I was recently in Nairobi establishing our work on the ground and developing partnerships there. As I met with many ministry and business leaders I spent some time reflecting on what makes an effective partnership.
Partnerships are not easy to form, especially in cross-cultural ministry contexts; each city is so very different. The kind of partnerships that we established in Jakarta, Indonesia where we launched our first cohort are very different from the kind of partnerships we are developing in Nairobi, Kenya. The partnerships we have established in the US with other US ministries are also very different. Each ministry has a unique culture and DNA. Throw in differing theological frameworks and restrictions, as well as the unique personalities of each ministry leader, and it becomes even more of a challenge to settle on an agreement that is mutually beneficial to both parties.

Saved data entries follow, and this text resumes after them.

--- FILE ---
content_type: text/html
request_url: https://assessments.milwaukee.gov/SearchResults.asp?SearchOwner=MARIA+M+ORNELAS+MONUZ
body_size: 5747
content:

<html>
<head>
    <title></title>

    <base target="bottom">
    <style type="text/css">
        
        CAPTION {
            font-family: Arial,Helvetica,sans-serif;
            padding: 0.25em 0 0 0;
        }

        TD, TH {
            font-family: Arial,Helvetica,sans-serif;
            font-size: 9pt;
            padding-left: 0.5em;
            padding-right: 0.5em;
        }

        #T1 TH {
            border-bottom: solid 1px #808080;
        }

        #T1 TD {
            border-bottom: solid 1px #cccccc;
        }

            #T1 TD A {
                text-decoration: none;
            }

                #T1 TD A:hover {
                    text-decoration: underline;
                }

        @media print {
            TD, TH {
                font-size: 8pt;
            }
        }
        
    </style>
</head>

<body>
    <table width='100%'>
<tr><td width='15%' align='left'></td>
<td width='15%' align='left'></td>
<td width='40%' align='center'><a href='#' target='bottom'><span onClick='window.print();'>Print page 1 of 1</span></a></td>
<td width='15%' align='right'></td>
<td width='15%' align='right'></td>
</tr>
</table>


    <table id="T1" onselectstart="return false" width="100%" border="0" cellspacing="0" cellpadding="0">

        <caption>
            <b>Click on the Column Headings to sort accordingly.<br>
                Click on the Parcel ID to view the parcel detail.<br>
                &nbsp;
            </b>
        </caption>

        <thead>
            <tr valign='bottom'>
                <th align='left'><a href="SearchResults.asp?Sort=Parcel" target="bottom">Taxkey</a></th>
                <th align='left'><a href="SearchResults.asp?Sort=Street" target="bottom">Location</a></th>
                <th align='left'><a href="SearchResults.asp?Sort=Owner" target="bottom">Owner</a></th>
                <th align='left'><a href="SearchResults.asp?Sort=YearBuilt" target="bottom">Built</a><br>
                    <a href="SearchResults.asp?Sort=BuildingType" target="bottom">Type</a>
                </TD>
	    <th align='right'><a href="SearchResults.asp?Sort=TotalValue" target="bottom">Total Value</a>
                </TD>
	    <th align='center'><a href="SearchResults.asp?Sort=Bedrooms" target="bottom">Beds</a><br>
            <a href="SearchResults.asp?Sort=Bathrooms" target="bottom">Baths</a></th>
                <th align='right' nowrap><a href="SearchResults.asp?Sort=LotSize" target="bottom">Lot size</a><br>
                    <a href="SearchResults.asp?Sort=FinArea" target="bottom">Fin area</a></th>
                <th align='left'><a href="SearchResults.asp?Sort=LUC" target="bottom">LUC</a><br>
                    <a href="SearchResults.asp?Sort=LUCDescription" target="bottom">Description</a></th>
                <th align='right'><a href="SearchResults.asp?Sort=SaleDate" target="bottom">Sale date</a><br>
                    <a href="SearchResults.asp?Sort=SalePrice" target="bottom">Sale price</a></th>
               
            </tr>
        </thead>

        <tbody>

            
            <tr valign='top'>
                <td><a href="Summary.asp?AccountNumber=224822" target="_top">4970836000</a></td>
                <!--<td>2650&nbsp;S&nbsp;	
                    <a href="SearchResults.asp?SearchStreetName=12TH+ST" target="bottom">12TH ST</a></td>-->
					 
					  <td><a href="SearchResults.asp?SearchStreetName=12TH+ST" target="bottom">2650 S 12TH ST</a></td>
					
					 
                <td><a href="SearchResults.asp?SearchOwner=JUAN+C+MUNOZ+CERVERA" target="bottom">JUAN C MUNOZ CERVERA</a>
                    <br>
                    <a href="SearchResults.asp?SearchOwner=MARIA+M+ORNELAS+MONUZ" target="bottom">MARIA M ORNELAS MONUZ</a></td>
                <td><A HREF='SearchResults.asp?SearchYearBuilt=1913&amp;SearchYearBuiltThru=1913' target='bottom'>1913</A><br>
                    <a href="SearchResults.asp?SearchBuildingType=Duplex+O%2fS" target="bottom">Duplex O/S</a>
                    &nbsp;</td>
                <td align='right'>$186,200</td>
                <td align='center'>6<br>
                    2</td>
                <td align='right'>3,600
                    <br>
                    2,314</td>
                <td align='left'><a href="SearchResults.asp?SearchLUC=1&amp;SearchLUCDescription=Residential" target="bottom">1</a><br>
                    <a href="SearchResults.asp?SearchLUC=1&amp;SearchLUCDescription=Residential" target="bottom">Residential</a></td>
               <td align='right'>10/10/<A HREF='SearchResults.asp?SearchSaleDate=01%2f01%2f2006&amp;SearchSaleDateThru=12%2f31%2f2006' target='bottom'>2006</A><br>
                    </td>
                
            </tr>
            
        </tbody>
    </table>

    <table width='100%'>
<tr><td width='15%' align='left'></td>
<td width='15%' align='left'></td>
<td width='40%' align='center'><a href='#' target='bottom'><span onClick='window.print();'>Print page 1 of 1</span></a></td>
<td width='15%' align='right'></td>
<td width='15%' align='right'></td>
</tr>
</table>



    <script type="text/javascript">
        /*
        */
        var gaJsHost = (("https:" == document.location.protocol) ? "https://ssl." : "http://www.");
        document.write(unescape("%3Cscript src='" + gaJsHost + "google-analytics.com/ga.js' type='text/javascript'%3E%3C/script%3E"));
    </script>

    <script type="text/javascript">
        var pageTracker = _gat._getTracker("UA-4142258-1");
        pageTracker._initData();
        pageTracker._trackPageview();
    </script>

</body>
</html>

I find that in the world of business creating partnerships is very easy. Everyone is motivated by one thing: money. If you can create revenue that benefits both parties than the partnership is a win. But in the world of ministry it is a lot more complicated. Partnerships are not necessarily about the money but rather about affiliations. Therefore, I am constantly in conversations with ministries who want to “talk” and “partner” together, but many times it stops there. How do we create partnerships between Christian ministries that help each organization achieve what they are called to do?
Here are some general thoughts that have helped me:
1. The first thing in any partnership is to listen to the ministry leader and understand what they are doing in their country.
A genuine and natural partnership exists when you can tie in what you are doing with what they are doing. Many times I find that when you try to force a partnership with two different visions and objectives it becomes messy, but if there is some connection than you have synergy. It is important to go in with some expectations but be flexible with what comes out of it. Listening is very important. Give permission to disagree and talk things through. Trust is developed when you open up to one another and agree to work through misunderstandings and miscommunications to show that you have each others’ best interests in mind.
2. It is important to understand what your potential partner considers a “win.”
When you understand what a win is for your partner, you can do your best to achieve it. Long term partnerships result in wins for both sides. If the partnership is only one sided it will not endure long term. Eventually someone will get frustrated and the partnership will fall apart. Each organization has a vision for the work that God has given them. In some cases the other organization will only seek to benefit their own work and will not be willing to help you achieve your needed results. In these cases a partnership may not be possible. Too often this reality is ignored. Authentic partnerships start when both sides believe in each others’ mission and strive to help each other achieve it. To do this you must agree and be in line with the mission of the organization you are partnering with, which is above and beyond just focusing on the money that the partner may be willing to give.
3. The talk of money and expectations makes things weird and awkward but it is important to have these difficult conversations before the money changes hands.
If you do not have these conversations initially it will create bigger problems down the line that easily could have been avoided. I have learned this the hard way. As an Asian American I hate talking about money, but when I have avoided talking about it, it has not turned out well. It is hard. It is uncomfortable. But it helps the partnership in the long term. And if the money and expectations conversation does not conclude as planned, that is okay; if it doesn’t work, it doesn’t work. Not all groups should partner together.
4. Build a relationship and build trust in the process.
This is key and important to be reminded of. I often have an agenda in my head when I walk into a meeting, but by taking time to build the relationship we establish a level of trust where we can openly talk things through. When I am unclear or make a mistake, I make sure I admit it and ask for forgiveness. Depending on the culture it may take longer to build a relationship. I find that in international partnerships relationships are very important and spending time with people is key. In the US we typically care more about the transaction than the relationship so we must be very intentional about spending time with our partners, listening and asking questions, before just asking directly for what we need.
5. Lastly, trust the Holy Spirit.
The Holy Spirit is involved in all parts of our ministry. I am always listening to the Holy Spirit when I am in partnership conversations and I ask the Spirit to help me see clearly with His eyes. I can prepare my part to the best of my abilities, but at times the Holy Spirit gives me a burden to ask or offer something, or even to hold off because something does not seem right. As I grow more in my walk with the Lord I trust that He will guide me. I will make mistakes but I need to be praying and listening. Our organization and our ministry work depend on it.